Tres Ríos tiene un clima ideal, la ciudad está situada a un grito de San José, y no es un problema costoso ni complicado acondicionar debidamente su carretera. Tampoco es difícil obtener que los finqueros cedan terrenos apropiados para el generoso empeño, ya que de hecho sus propiedades valorizarían ventajosamente.
Y sobre estas ventajas materiales hay que subrayar las virtudes intachables y ejemplares de su pueblo. Allí, fuera del núcleo pensante de familias dignísimas encontramos a los trabajadores del campo que poseen un alto sentido cívico, de bondad y de las más puras costumbres.
Tres Ríos ha sido la cuna de hombres superiores como don Manuel Coto Fernández, el gran parlamentario que en el Congreso de entonces, levantaba la voz ronca y pausada, al servicio de los intereses nacionales. Recordamos con emoción profunda a don Joaquín Vargas Coto, el príncipe de los cronistas centroamericanos. A Gonzalo Chacón Trejos, a quien el país nunca le ha rendido los honores merecidos a su talento y a su señorío espiritual.

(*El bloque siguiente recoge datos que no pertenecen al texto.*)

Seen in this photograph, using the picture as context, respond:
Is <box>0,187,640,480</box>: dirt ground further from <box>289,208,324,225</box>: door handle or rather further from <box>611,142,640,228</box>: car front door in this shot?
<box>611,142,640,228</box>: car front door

A don Ramón Céspedes y don Carlos Mora dos meritísimos educadores; a doña Leticia de Céspedes, quien va por la vida sembrando semillas de cultura, de bondad, y a tantos otros ciudadanos que han ennoblecido a su país.
Las calles y avenidas de Tres Ríos debían llevar esos nombres ilustres.
Cerramos esta breve charla con un recuerdo de don Manuel Coto Fernández, a quien un periodista lo había censurado porque se presentaba a las sesiones del Congreso con visible desgarbo en sus ropas.
La respuesta del ilustre hombre fue determinante:
“Vengo de mi pueblo en donde los hombres huelen a sudor y a tierra, en donde hacemos Patria con la pala y con el machete”.